Imagine an apple tree, rich with fruit. There is one particular apple you need to get down, it looks red and juicy and ripe. You really want that apple and you want it now.
You’ve waited through winter, seen the blossom in the spring and now it’s autumn and that apple is so big and round. It looks ready. You get impatient, every day you come out to the tree to see if the apple has fallen but it hasn’t. Eventually one day you decide enough it enough, if that apple doesn’t fall today then there must be something wrong with it. If it stays up there much longer it won’t be as red and round and juicy. You have to give it a helping hand.
So the next day you shake the tree trunk with all your might, but the apple doesn’t budge. In the end you think maybe if I climbed the tree I would get it sooner.
The tree is high, and you realise that if you were to climb the tree you would be tired, it would be hard work, you legs may get scratched and there is no guarantee you would reach it safely or the apple would be easy to pick once there.

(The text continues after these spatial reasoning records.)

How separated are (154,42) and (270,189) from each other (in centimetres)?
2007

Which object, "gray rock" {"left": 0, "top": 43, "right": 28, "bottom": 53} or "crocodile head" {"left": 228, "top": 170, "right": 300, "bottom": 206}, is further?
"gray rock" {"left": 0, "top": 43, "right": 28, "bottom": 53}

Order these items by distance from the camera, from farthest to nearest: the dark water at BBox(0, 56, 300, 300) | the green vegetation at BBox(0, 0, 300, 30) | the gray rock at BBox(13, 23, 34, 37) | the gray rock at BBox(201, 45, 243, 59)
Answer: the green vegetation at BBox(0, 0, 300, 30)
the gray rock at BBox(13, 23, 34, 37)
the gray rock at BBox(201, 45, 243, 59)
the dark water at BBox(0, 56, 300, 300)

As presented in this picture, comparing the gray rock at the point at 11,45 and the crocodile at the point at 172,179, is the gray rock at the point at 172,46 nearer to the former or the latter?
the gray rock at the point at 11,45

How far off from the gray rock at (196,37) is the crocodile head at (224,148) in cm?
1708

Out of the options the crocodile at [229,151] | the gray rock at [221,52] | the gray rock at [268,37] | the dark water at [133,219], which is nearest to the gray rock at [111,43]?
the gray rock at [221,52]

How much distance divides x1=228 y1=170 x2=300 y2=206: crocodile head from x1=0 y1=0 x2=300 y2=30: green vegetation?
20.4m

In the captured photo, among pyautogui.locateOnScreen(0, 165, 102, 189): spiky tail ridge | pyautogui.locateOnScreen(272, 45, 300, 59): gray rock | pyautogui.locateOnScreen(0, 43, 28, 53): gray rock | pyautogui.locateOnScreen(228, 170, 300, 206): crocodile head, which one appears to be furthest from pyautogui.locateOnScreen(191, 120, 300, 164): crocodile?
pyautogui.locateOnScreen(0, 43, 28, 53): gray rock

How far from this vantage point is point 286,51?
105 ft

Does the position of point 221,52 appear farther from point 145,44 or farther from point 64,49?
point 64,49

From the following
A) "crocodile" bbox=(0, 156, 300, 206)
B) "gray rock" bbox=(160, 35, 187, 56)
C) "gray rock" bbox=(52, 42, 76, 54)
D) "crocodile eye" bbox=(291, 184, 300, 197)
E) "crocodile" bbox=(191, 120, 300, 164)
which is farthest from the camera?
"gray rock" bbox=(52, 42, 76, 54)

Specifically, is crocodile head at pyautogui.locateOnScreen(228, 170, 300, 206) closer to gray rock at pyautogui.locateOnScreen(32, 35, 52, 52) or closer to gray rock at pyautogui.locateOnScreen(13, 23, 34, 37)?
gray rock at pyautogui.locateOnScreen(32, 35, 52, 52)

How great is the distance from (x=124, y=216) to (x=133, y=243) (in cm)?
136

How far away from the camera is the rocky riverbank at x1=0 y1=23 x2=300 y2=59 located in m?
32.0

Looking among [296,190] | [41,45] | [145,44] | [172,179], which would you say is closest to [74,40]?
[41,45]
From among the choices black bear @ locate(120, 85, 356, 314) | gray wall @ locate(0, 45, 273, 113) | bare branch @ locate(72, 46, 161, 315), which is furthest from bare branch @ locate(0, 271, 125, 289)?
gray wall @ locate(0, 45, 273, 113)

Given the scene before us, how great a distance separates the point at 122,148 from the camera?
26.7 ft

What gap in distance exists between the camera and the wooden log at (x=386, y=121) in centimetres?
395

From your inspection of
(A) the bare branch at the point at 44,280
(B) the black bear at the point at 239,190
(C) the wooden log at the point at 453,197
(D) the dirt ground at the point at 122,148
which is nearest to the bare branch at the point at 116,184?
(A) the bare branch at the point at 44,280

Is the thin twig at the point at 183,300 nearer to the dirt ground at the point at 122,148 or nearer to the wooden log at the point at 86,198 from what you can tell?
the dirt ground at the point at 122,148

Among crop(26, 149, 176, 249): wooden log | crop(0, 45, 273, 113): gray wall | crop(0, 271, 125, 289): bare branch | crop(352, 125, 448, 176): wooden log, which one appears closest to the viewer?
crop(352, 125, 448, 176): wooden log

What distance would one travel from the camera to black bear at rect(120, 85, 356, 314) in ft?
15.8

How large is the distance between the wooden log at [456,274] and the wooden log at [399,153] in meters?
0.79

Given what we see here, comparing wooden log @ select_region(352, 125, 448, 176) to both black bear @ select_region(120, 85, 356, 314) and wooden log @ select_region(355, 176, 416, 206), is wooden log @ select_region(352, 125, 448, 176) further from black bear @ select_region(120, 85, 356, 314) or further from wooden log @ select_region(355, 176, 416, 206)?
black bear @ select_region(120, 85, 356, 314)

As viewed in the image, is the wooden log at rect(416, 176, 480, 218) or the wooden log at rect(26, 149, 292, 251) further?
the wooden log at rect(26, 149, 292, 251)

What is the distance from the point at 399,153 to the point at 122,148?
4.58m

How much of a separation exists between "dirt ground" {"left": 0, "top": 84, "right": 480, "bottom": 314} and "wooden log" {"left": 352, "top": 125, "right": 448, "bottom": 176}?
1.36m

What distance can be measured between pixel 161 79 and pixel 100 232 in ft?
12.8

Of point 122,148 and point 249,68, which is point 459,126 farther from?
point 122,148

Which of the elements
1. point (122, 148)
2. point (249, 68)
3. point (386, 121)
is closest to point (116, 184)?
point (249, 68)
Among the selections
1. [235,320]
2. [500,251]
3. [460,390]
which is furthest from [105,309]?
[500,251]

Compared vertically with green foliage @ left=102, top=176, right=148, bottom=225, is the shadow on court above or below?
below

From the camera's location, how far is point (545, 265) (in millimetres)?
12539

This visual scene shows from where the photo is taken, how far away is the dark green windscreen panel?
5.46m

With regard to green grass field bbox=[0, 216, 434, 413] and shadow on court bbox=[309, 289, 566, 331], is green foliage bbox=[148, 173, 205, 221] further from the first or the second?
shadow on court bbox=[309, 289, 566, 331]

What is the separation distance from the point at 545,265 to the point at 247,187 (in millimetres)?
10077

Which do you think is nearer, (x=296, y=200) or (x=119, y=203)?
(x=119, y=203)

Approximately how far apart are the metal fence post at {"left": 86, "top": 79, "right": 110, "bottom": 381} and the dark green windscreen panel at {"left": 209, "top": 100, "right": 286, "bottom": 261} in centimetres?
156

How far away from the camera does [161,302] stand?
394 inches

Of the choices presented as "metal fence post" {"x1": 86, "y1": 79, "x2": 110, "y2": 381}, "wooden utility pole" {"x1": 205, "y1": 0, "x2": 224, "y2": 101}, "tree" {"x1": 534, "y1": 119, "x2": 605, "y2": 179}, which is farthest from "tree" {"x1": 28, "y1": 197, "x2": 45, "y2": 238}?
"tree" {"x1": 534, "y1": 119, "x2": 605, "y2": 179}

So you sit under the tree to contemplate and reflect on your apple. You see the beauty of that apple so perfect in it’s surroundings. You become still and patient under the tree, aware of the peace and quiet in this beautiful place, knowing deep down that the apple will fall from the tree when it is ready.

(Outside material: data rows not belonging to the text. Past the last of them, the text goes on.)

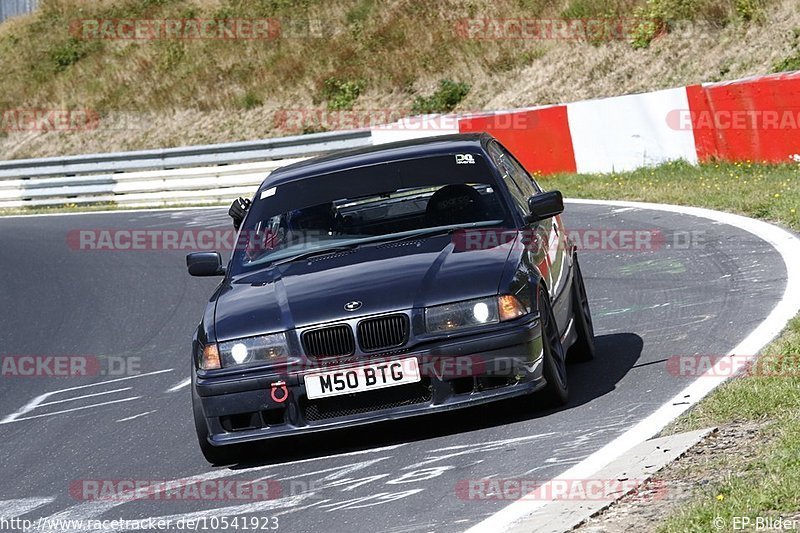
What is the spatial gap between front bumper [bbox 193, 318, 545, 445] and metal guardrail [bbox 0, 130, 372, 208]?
57.1 ft

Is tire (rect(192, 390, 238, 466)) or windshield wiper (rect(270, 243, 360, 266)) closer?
tire (rect(192, 390, 238, 466))

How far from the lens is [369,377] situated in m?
6.36

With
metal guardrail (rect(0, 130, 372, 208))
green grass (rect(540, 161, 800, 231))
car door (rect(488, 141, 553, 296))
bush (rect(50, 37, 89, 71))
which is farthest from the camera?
bush (rect(50, 37, 89, 71))

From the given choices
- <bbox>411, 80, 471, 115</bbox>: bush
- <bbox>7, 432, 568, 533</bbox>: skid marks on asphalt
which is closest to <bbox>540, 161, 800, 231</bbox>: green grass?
<bbox>7, 432, 568, 533</bbox>: skid marks on asphalt

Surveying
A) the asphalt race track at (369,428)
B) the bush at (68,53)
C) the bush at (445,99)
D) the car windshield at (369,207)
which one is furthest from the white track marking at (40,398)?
the bush at (68,53)

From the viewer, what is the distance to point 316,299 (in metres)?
6.64

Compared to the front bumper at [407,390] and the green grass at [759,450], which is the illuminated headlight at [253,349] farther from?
the green grass at [759,450]

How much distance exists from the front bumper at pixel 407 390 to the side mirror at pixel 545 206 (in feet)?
3.50

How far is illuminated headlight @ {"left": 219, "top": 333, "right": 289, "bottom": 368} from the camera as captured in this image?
21.3ft

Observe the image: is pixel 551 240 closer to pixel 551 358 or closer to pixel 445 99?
pixel 551 358

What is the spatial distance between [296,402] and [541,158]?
1445 centimetres

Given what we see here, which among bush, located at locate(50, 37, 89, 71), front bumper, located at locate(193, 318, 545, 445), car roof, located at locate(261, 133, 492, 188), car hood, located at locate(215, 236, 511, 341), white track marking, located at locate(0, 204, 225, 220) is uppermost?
bush, located at locate(50, 37, 89, 71)

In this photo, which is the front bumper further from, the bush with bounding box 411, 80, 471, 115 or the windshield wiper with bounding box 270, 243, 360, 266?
the bush with bounding box 411, 80, 471, 115

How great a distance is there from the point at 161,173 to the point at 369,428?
66.7 ft
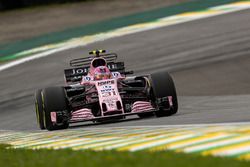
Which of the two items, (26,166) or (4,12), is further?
(4,12)

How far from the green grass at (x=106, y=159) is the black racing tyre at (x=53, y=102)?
5080mm

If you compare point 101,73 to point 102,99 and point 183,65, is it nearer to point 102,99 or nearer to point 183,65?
point 102,99

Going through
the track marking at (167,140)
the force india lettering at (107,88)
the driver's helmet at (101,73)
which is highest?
the driver's helmet at (101,73)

Then one day while you are quietly clearing the leaves from the grass around the tree the apple falls, right in front of your feet on a soft clump of moss. You bend down and lift it up, it’s perfect without a blemish. You bite into that apple and are amazed at how perfectly sweet it is, that by leaving that apple to fall from the tree when it was time you let it ripen just as nature intended.
This is a symbolic visualization about induction.
The truth is though that inductions are rising – fast. Today Aberdeen University published figures which show that inductions are increasingly and unnecessarily being offered to mothers. Published on the BBC’s website the study found that more than a quarter of cases there was no medical need for induction and that women were offered means of induction when there was no reason indicated. Sadly we also know that induced labours are associated with an increased likelihood of further medical interventions, such as caesarean section.
The researchers said that there did not seem to be a single explanation for the figures. In the study 32% of women had been given some form of induction, which is nearly a third. Do we really believe that a third of women are not able to go into labour naturally of their and the baby’s own accord?
So why is this happening?
If anyone who has been on our classes is reading this they will be familiar with my thoughts on induction, however it still amazes me (and frustrates me) when we have birth reports where mums that are educated and knowledgeable are put under such immense pressure to have inductions. In fact one client recently was booked in for a sweep at 41 weeks when she was only 21 weeks pregnant!
It seems that they are all too quick to be made aware of the risks of going overdue, but are not made aware of the risks of induction, which very often leads to further interventions, on the baby.
In the UK we use a system called Naegele’s Rule to calculate due dates. Franz Naegele was an obstetrician in the early 1800’s and made his definition of due dates based on the premise that pregnancy lasted ten lunar months from the last menstrual period. It was not based on empirical data.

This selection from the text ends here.